Fangen wir mit dem zweiten Teil des Mottos an, „Glaubensräume öffnen“. Dabei dürfen wir von der Gewissheit ausgehen, dass der Glaube Geschenk und somit nicht machbar ist. Gott schenkt den Menschen unzählige Räume, in denen persönliche Begegnung mit IHM möglich wird. Im Weitergeben dieser Gotteserfahrungen eröffnen wir Glaubensräume und machen das Wirken Gottes auch für andere spürbar. Die Pfarre ist ein wesentlicher Ort, in dem Glaube möglich ist, in dem die vielfältigen Ausprägungen des christlichen Glaubens sichtbar werden. Nicht nur für die Gläubigen an sich, sondern auch für jene, die vielleicht nicht Teil der Pfarre, aber Bewohner der Gemeinde sind und allein schon durch kirchliches Brauchtum innerhalb des Jahresfestkreises „mitbekommen“, dass der  Glaubensraum Pfarre lebt. „Glaubensräume öffnen“ heißt für die Pfarre aber auch, sich zu öffnen, auf die Menschen zuzugehen, ihnen Gehör und Zeit zu schenken und sie einzuladen, sich der Gemeinschaft anzuschließen, die im Gottesdienst, im Dienst am Nächsten und im Dienst der Verkündigung erlebbar wird.

„Lebensräume gestalten“; auch dieses geschieht in den Pfarren in vielfältigster Art und Weise, durch das Engagement der Priester, Diakone, PastoralassistentInnen und der vielen Ehrenamtlichen, die das Geistliche im Leben des Ortes erlebbar machen und Orientierung geben in Zeiten, die von Verunsicherung und Perspektivenlosigkeit stärker werden.

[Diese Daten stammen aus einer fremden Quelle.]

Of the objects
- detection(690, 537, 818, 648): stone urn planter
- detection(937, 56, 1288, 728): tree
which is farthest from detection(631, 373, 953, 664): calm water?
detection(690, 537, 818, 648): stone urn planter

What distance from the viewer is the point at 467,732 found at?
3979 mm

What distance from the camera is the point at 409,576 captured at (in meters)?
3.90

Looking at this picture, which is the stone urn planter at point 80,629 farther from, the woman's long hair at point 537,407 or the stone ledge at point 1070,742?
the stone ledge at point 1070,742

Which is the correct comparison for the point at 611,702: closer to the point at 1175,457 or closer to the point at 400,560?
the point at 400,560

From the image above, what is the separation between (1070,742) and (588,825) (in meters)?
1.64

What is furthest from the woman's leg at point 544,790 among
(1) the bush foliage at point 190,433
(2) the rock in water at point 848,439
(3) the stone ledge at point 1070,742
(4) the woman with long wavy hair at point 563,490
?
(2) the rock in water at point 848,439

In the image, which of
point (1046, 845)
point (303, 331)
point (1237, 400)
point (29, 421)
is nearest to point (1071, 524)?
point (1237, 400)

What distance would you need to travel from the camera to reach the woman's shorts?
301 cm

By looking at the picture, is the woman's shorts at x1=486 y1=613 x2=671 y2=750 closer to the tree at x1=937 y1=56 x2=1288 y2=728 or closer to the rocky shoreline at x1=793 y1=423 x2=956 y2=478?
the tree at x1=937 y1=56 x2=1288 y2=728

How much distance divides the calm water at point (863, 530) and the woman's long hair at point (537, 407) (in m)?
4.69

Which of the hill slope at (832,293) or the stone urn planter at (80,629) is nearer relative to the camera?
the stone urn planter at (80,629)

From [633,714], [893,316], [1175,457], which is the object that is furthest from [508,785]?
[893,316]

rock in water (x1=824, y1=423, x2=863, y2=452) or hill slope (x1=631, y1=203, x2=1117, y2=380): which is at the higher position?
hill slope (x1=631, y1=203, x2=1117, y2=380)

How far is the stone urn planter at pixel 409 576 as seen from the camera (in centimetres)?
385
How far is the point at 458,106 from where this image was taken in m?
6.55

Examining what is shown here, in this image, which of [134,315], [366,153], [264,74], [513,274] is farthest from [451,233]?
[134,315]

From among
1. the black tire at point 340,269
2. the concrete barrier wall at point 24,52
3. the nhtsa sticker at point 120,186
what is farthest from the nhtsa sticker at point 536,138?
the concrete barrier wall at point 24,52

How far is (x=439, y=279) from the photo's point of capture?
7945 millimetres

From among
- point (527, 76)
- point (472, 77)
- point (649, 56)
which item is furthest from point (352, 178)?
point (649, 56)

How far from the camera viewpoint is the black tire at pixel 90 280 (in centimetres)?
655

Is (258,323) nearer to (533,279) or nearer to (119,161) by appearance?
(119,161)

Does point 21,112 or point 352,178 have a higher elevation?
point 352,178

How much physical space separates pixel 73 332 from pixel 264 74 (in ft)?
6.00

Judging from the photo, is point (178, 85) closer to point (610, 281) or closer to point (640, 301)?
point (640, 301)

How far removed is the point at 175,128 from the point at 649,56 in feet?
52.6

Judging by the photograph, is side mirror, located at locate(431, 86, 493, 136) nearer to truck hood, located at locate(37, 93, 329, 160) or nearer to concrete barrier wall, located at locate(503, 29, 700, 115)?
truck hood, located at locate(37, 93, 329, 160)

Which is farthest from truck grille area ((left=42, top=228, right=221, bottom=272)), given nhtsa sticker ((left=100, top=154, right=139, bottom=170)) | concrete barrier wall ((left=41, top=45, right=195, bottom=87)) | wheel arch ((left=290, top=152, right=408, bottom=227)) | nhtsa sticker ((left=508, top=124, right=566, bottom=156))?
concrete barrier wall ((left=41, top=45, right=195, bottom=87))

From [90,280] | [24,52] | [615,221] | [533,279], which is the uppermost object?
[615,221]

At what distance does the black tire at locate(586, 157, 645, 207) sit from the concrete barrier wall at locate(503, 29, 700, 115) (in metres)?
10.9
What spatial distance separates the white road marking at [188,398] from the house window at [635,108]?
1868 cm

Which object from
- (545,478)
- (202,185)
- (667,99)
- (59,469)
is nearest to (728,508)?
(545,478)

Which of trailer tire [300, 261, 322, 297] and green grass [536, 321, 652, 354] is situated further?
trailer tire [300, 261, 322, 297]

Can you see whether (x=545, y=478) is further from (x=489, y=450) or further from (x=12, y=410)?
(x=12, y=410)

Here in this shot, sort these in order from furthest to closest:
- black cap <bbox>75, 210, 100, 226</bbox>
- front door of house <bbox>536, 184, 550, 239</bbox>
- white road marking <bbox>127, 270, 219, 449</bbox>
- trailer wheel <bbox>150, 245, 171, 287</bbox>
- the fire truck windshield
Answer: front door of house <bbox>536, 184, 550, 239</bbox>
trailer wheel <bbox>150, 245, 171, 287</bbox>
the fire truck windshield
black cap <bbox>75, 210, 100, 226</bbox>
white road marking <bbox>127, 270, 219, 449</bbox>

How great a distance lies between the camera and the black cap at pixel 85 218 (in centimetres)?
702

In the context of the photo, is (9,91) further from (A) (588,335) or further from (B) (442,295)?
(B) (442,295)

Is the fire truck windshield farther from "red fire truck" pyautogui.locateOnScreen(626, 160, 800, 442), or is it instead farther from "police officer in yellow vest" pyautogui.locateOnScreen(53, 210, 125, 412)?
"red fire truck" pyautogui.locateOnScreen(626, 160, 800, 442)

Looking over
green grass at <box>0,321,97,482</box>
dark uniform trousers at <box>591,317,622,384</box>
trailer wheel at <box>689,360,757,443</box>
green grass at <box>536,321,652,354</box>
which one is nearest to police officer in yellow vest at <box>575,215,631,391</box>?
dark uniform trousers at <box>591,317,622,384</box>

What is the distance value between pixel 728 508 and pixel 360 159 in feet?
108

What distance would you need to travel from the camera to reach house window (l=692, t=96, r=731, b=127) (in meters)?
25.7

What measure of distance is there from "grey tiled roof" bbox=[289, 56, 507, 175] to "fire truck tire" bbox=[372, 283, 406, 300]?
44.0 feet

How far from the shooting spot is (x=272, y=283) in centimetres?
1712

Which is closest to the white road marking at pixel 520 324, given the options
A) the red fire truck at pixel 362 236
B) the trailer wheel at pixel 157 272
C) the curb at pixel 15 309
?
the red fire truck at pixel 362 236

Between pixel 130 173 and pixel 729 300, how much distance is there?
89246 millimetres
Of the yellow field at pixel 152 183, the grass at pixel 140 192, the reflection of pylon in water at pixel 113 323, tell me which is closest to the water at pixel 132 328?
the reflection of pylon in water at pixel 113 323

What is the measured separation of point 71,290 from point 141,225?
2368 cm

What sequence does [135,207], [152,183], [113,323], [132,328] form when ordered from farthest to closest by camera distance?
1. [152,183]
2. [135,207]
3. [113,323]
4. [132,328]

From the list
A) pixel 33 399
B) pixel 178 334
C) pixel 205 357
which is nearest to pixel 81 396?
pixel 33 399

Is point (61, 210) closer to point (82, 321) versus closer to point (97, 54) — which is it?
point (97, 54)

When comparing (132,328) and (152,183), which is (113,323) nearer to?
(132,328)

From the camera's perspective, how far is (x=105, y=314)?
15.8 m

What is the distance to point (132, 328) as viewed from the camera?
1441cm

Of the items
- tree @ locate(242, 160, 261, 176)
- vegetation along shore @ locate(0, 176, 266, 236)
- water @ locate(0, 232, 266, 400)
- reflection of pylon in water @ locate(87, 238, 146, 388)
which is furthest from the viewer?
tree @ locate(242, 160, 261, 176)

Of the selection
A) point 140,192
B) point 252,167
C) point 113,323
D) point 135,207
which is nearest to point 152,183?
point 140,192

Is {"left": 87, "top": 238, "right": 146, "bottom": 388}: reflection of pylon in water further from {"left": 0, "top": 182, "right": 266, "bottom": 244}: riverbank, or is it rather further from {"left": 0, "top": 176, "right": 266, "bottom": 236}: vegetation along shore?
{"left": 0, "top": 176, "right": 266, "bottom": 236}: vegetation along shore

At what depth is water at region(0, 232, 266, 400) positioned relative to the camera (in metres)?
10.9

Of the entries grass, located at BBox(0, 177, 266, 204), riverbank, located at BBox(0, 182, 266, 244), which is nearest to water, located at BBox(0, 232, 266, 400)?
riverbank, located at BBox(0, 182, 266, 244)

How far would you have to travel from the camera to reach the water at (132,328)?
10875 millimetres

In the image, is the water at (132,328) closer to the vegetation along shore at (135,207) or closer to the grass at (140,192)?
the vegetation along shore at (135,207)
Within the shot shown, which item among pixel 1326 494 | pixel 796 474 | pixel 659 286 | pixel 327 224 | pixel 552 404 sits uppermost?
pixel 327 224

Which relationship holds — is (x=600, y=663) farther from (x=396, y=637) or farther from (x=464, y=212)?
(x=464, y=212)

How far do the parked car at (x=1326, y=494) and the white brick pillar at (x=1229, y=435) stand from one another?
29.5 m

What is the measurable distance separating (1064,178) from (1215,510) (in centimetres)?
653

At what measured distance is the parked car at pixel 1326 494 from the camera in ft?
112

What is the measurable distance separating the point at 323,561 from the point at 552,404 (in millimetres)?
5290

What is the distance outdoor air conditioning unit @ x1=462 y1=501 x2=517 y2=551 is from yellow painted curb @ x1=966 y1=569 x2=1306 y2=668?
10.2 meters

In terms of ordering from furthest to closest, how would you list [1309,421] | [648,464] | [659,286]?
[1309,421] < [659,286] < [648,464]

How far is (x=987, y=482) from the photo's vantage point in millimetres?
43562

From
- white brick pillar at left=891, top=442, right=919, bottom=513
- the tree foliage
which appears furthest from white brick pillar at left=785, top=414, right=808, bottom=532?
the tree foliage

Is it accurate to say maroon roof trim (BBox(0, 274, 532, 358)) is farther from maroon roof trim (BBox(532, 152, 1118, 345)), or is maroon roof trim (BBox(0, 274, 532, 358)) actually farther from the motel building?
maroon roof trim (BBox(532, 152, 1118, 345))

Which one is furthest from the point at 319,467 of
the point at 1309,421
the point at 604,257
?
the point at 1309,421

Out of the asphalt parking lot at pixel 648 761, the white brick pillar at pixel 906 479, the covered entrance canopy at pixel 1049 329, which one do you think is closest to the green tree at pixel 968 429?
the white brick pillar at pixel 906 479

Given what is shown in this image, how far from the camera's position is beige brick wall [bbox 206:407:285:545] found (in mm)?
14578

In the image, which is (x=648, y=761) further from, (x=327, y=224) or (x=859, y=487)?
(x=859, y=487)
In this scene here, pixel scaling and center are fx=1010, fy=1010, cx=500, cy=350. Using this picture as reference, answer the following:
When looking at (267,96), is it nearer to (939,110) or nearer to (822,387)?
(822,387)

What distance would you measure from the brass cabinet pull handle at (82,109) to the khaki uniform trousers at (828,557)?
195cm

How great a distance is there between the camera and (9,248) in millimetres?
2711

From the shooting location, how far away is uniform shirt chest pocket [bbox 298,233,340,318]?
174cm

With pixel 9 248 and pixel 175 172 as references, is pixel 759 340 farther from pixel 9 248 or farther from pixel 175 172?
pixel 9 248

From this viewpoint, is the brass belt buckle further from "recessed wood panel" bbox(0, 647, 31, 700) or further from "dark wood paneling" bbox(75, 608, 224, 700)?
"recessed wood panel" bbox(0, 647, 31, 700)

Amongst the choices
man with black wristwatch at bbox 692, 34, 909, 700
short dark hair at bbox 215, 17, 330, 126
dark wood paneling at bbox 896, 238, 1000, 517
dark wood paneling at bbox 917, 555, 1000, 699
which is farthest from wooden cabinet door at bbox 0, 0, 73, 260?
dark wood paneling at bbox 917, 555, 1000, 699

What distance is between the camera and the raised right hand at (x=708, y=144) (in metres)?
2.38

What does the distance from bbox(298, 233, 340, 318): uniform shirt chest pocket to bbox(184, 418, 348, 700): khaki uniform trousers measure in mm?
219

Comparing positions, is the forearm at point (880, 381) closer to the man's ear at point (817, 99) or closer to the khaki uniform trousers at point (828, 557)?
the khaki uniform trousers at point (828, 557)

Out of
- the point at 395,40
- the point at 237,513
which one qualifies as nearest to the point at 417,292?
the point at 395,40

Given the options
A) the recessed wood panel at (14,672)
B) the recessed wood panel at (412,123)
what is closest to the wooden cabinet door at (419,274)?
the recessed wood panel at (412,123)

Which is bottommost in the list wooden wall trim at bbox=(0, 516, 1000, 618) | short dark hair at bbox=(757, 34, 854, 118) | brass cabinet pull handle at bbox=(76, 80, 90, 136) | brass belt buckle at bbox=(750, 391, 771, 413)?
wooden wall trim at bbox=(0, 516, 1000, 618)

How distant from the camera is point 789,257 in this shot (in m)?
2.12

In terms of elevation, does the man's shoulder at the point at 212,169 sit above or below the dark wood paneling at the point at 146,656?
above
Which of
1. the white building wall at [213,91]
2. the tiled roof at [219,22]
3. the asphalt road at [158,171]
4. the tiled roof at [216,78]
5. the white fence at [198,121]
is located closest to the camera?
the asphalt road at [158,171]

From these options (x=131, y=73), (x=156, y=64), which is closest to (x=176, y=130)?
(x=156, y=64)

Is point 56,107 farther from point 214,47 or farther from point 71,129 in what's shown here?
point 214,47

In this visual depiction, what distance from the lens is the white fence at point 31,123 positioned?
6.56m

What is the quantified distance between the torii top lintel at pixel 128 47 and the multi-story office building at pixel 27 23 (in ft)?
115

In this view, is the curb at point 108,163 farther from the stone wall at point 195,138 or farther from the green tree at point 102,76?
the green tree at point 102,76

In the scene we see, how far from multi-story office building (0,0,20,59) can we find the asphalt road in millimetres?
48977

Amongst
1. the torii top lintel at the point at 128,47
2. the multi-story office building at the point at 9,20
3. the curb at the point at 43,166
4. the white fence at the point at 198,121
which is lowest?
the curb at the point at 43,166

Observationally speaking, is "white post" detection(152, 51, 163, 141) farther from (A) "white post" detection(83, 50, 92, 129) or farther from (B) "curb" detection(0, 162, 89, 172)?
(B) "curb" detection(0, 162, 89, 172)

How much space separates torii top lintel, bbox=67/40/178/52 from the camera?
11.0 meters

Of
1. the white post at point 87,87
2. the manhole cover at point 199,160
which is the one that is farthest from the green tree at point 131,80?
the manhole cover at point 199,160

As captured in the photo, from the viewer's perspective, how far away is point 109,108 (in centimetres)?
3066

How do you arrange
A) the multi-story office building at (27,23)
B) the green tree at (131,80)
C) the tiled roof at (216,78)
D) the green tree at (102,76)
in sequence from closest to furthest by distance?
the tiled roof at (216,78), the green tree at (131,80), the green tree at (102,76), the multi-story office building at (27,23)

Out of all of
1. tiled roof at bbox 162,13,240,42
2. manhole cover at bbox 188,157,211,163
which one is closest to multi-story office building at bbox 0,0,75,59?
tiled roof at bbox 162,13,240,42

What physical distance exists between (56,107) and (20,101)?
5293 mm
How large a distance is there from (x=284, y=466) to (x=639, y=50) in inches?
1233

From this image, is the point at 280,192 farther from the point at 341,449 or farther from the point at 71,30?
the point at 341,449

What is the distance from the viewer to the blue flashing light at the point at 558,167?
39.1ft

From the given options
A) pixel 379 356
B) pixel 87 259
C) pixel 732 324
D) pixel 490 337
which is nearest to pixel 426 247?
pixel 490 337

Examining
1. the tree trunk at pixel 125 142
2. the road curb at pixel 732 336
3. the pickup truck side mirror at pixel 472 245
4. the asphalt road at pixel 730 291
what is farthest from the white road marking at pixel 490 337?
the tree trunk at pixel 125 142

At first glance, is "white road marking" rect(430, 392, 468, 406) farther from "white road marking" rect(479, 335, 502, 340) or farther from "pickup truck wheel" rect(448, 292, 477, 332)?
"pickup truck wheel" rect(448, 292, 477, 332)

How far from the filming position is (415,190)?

Es sind auch die kirchlichen Bauten, die Raum bieten für Gottesdienstgemeinden, Pfarrkindergärten, Eltern-Kind-Gruppen, Seniorengruppen, Bildungsveranstaltungen, kirchlichen Schulen etc. Und gerade weil Pfarren Lebensräume gestalten, ist der erste Teil des Mottos umso mehr auch Auftrag. Denn Lebensräume gestalten fordert die Pfarren heraus sich aktiv einzubringen, gesellschaftspolitisch wie sozial, heißt in einer Zeit, in der vor allem im ländlichen Raum die „Kirche der letzte Nahversorger ist“ (der Kärntner Diözesanbischof Dr. Alois Schwarz) eben diese Funktionen zu übernehmen. Ein großer Auftrag, der dann nicht zur Überforderung wird, wenn Kirche mit anderen gesellschaftlichen Strukturen zusammenarbeitet und gegenseitige Unterstützung fördert.

 

Die Pfarrgemeinderatswahl 2007 ist daher mehr als nur eine Wahl, sie ist nicht am 18.März 2007, 24.00 MEZ beendet. Nein, sie stellt den Beginn eines Prozesses dar, der als Thema der nächsten Jahre „Lebensraum gestalten – Glaubensräume öffnen“ haben wird. Nicht nur in Zeiten, in denen immer mehr Priester mit der Betreuung mehrerer Pfarren beauftragt sind, können und sollen ehrenamtliche Frauen und Männer helfen, das pfarrliche Leben aktiv zu gestalten, ihren Lebensraum aktiv zu gestalten und so den Glaubensraum Pfarre offen zu halten.Es gilt daher, in der nächsten Pfarrgemeinderatsperiode die ehrenamtlichen Mitarbeiter/innen noch mehr zu motivieren, Verantwortung zu übernehmen. Dabei wird es notwenig sein, den Blick deutlicher auf die Rahmenbedingungen zu richten und diese so zu gestalten, das ein zufriedenes Arbeiten möglich wird. Auch die Begleitung und Unterstützung der Pfarrgemeinderäte, besonders in Umbruchszeiten,  wird wichtiger werden.